El detalle de escribirle a París es que es llover sobre mojado, siempre: ya todo el que “ha sido alguien” (¿…?) en el último par de siglos ha dejado un pedacito de sí mismo en París. Existe, por esta lista inmensa de personas y momentos que tiene la ciudad, una definitiva cualidad de humildad opuesta: París es tanto, por todas partes y todo el tiempo, que te obliga a empequeñecer frente a la certeza de que jamás vas a igualar el hechizo de cada callejón parisino.
Esta inmensidad le da una primera dimensión superficial: las muchas, miles y millones de caras de París. La ville lumière no es una ciudad uniforme; es infinitas ciudades al mismo tiempo. Es la lentitud de Proust, la honestidad brutal de Hemingway, las marchas de Napoleón, el ennui incurable de Rimbaud; París es ella hoy, y ella en cada una de sus mil revoluciones.
Esta primera fase de encontrarse con París implica el enamoramiento de París. Enamoramiento, así dicho, tal cual teenager; el ver cómo todas las angustias se disipan ante este paraíso cosmopolita de luces y colores.
Tendría que explicarme mejor: conocí París en plena adolescencia y cumplí mis quince ahí. Por detalles que no vienen al caso, ese año y el siguiente fueron particularmente extraños e incómodos en casa, y por un buen tiempo me aferré a la ciudad como ideal de refugio, de tranquilidad y, sobre todo, de libertad (¿qué sitio podría ser mejor metáfora de libertad que la cuna de nuestra era contemporánea, desde aquel catorce de julio?). Volví a los dieciocho y estuve ahí un par de meses estudiando francés; sola como sólo he estado ahí, y feliz como no lo había sido nunca antes. Regresar esa vez a Venezuela se sintió como el preso que logró escapar por un tiempo cortísimo y lo volvieron a atrapar; así de deprimente y melodramática fue esa separación de París.
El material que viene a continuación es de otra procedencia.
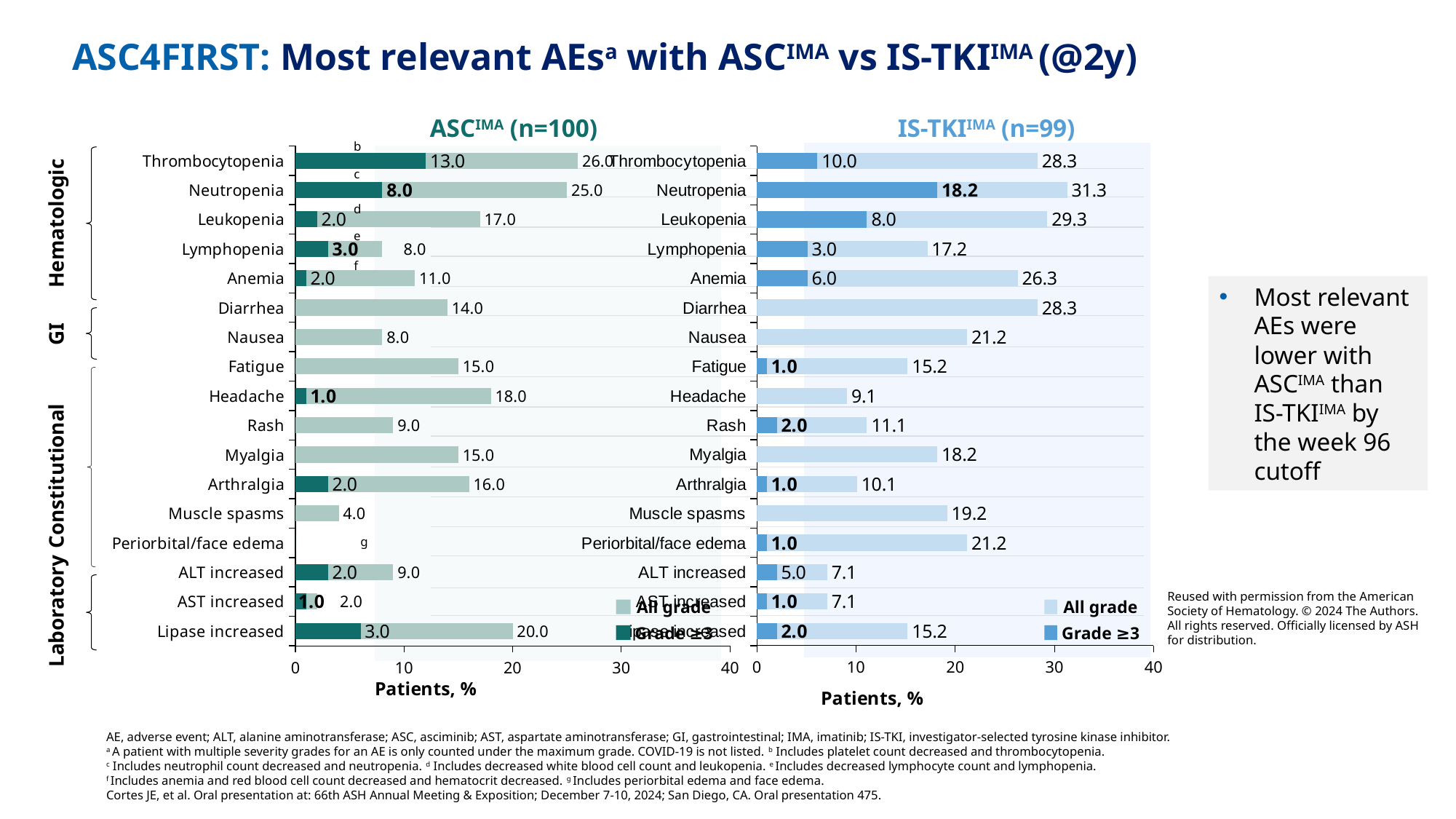
In the ASC (n=100) chart, what is the all-grade value for Thrombocytopenia? 26.0 What type of chart is the IS-TKI (n=99) chart? Bar chart Which is larger: the all-grade Neutropenia value in the ASC (n=100) chart or in the IS-TKI (n=99) chart? IS-TKI (n=99) What is the difference between the all-grade Diarrhea value in the IS-TKI (n=99) chart and the all-grade Diarrhea value in the ASC (n=100) chart? 14.3 How many adverse event categories are listed in the IS-TKI (n=99) chart? 17 In the ASC (n=100) chart, what is the Grade ≥3 value for Lipase increased? 3.0 In the ASC (n=100) chart, is the all-grade value for Headache greater or less than 10? greater In the ASC (n=100) chart, which adverse event has the highest all-grade value? Thrombocytopenia In the IS-TKI (n=99) chart, which adverse event has the highest all-grade value? Neutropenia How many series does the legend of the ASC (n=100) chart list? 2 In the IS-TKI (n=99) chart, what is the Grade ≥3 value for Neutropenia? 18.2 In the IS-TKI (n=99) chart, what is the all-grade value for Diarrhea? 28.3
He regresado un par de veces desde entonces, en distintos momentos de mi vida, y no podría negar que una parte importante de mi forma de ver el mundo viene del París que he vivido en a lo largo de los años. La última visita, esta primavera, me hizo verla desde una perspectiva distinta. Más estable (o estable por primera vez), diría yo.
Volvamos al punto inicial: las fases del enamoramiento parisino.
Conocer París, como decía, es un coup de foudre instantáneo: arquitectónicamente, realmente es una ciudad hermosa y muy consistente consigo misma (no se encuentran estos desastres latinos de estructuras coloniales al lado de casinos) y cada dos estaciones de metro hay algún monumento histórico. El encanto es ese: todo está lleno de pasado, y reconforta sentirse acompañado por él en cada paso.
París son todas las películas que la tienen de escenario, todas las fotos, todos los versos, todos los cuadros. París es salir del metro y de pronto ver una placa en la que dice que André Breton estuvo ahí con su Nadja, y entonces sentirse la persona más chiquitita del universo.
París es la humildad forzada de admitir que, seas quien seas, tu destino nunca podrá llegarle a los talones a la historia de la ciudad. París es la Révolution, la Belle Époque, la Commune, la primavera del ’68, la Résistance, Cary Grant y Audrey Hepburn.
París es, en el fondo, la pura subjetividad: es en sí misma la Meca de las metáforas y donde caben todas ellas – por ende, es la ciudad en la que todo es probable, porque es el mundo de lo posible. París es la ciudad que se crea a sí misma y se transforma dependiendo de quién la vea.
Por todo esto, París es también la ciudad más falsa de todas: su promesa callada es una de grandeza, pero la verdad es que es una ciudad enorme, sucia y tan cosmopolita que no le importas; habla del gran pasado, pero poco tiene que ver con la ciudad de hoy, con su población flotante de miles (o millones) de turistas.
París es, si es que quiero llegar a alguna parte, esa mujer de la que se enamoran todos los hombres alguna vez en su vida: fría, hermosa y eternamente indisponible, que te mira desde su pedestal, por encima de ti. Esa misma que intuyes que te “entiende”, y que estás seguro de que sólo tú podrías hacerla feliz.
El arquetipo de esta mujer lejana se destruye en algún punto, cuando ves que la diferencia entre tú y ella es abismal, que lo único que los une realmente es cuánto tu vida ha cambiado a través de ella. Así París: siempre fue la misma, fría, pero te enamoraste de ella y te convertiste en quien eres gracias a sus particularidades.
París es, pues, la añoranza de ese pasado que no te pertenece – pero del que siempre vale la pena enamorarse, de mil maneras distintas y en diferentes etapas de la vida.